ALBAWABA - Just one day before a California court was scheduled to hear OpenAI's motion for dismissal, Bloomberg reports that Elon Musk withdrew his lawsuit which claims that the company's CEO Sam Altman and president Greg Brockman, broke a founding commitment last year by putting money ahead of humanity.
Musk previously claimed that OpenAI had violated a founding commitment to be a nonprofit organization that produced artificial intelligence for the greater good of humanity by turning into a "de facto subsidiary" of Microsoft.
Wednesday's hearing in San Francisco was supposed to be regarding whether the judge would decide whether to grant the defendants' motion to have the case dismissed; but, according to a court record cited by CNBC, the case has been dropped without prejudice.

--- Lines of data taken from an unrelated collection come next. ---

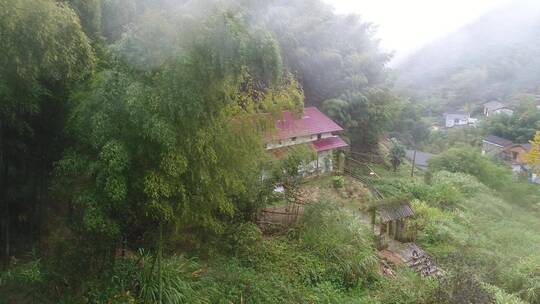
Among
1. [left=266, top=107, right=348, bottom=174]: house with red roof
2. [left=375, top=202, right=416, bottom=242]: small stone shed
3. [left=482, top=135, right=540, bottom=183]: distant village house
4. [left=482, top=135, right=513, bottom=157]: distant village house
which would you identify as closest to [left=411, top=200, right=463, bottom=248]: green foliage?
[left=375, top=202, right=416, bottom=242]: small stone shed

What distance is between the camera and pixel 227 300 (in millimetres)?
5492

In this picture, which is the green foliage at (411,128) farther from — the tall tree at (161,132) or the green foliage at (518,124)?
the tall tree at (161,132)

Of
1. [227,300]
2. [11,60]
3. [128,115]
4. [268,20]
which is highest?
[268,20]

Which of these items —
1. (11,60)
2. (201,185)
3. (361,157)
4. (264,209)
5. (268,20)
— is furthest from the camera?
(361,157)

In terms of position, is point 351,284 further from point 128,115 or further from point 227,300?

On the other hand, Musk is currently seeking capital for his own artificial intelligence startup, which he is marketing as an OpenAI substitute. OpenAI had said that by the San Francisco lawsuit, Musk aims to have access to its "proprietary records and technology" via pretrial fact-finding and information exchange, sometimes known as discovery, according to Bloomberg.
Additionally, OpenAI claimed that Musk supported the company's intentions to turn a profit in 2017 and demanded that it raise "billions." Contrary to what Musk has alleged, OpenAI refuted any founding agreement it could have broken and denied having made any commitment to make its technology open-source.
Musk was originally a co-founder in OpenAI before departing shortly after three years according to Reuters, citing concerns over the company’s profitability goals instead of open sourcing of AI. While developing Grok, a rival to ChatGPT, he has expressed worries about the safety consequences of the rapid advancement of generative AI technology.